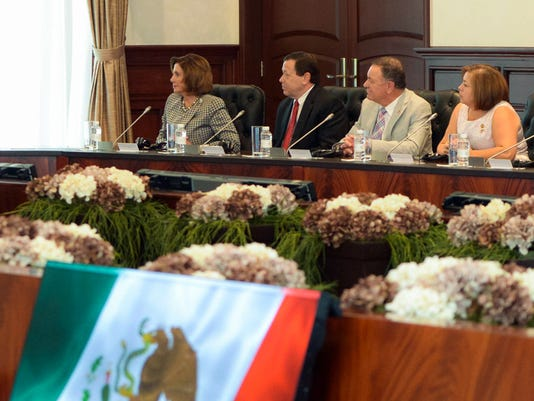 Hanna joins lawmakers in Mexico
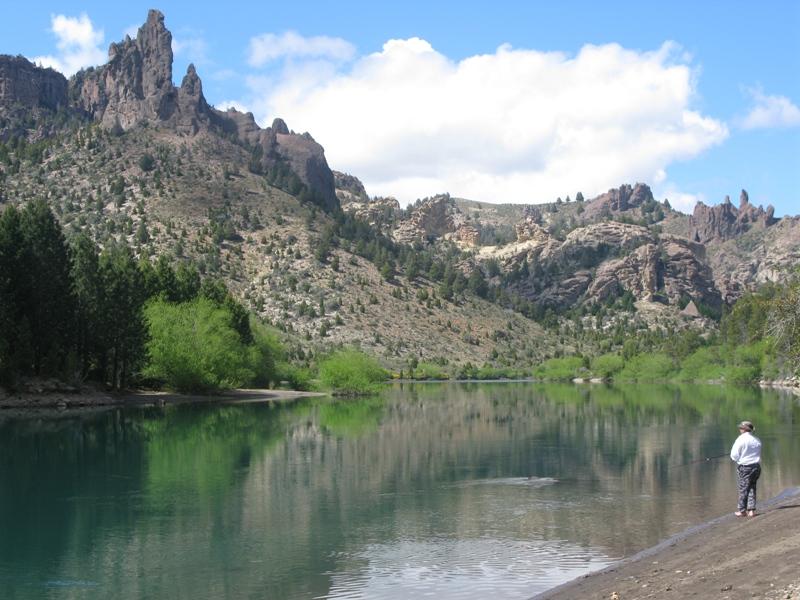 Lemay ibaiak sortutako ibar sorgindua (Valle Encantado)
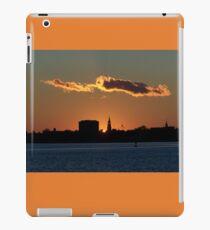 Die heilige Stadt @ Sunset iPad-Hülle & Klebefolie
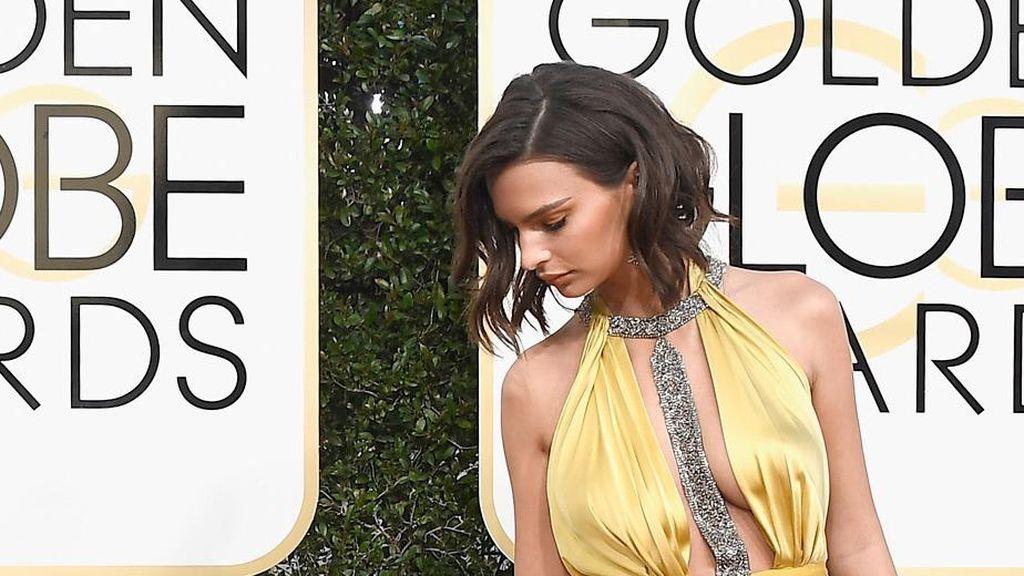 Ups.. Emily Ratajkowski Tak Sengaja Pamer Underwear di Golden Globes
________________________________________
**Work to complete**
The line containing "Die heilige Stadt" and every line after it, up to the last line of the data, should be returned exactly, without the pictures.

**Answer**
 Die heilige Stadt @ Sunset iPad-Hülle & Klebefolie
 Ups.. Emily Ratajkowski Tak Sengaja Pamer Underwear di Golden Globes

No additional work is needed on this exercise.